#### THE PROBLEM
Quote the entries word for word. Omit the pictures.

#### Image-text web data
<<<<
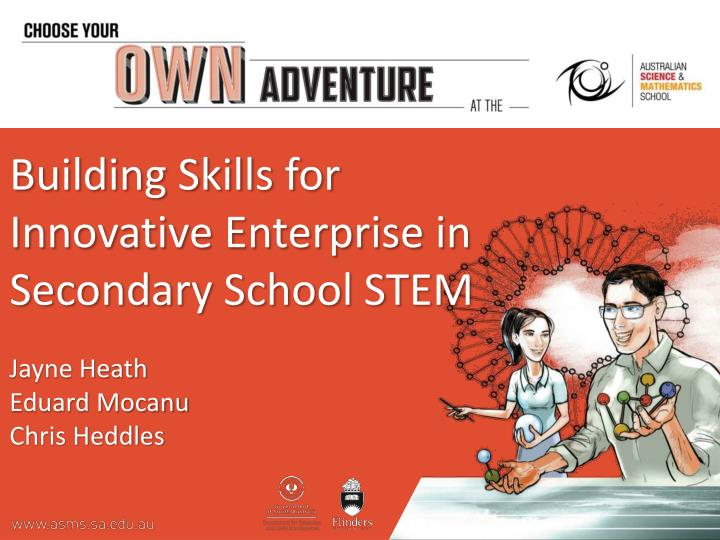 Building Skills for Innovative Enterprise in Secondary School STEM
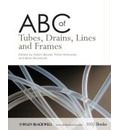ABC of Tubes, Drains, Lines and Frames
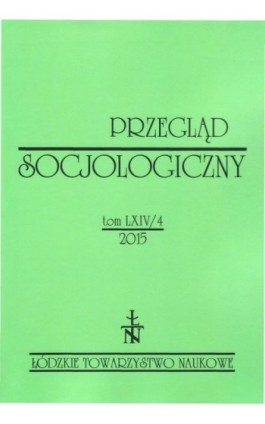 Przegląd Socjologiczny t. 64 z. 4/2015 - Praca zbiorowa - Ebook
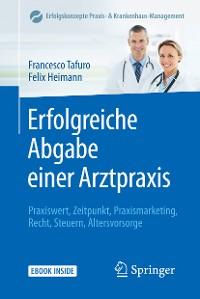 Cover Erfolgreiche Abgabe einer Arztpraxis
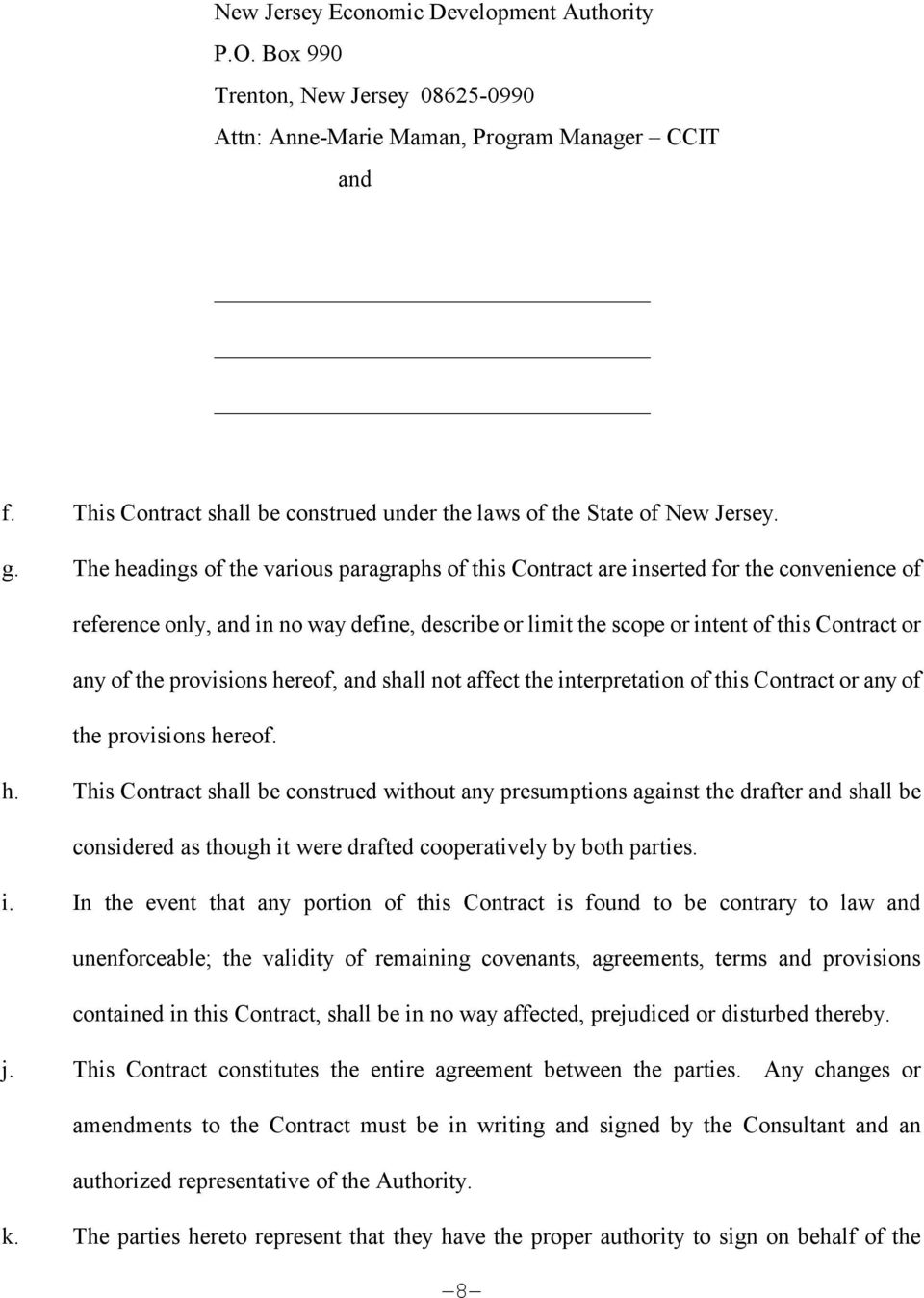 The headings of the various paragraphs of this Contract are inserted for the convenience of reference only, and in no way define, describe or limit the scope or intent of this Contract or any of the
>>>>
#### EXPECTED ANSWER
 Building Skills for Innovative Enterprise in Secondary School STEM
ABC of Tubes, Drains, Lines and Frames
 Przegląd Socjologiczny t. 64 z. 4/2015 - Praca zbiorowa - Ebook
 Cover Erfolgreiche Abgabe einer Arztpraxis
 The headings of the various paragraphs of this Contract are inserted for the convenience of reference only, and in no way define, describe or limit the scope or intent of this Contract or any of the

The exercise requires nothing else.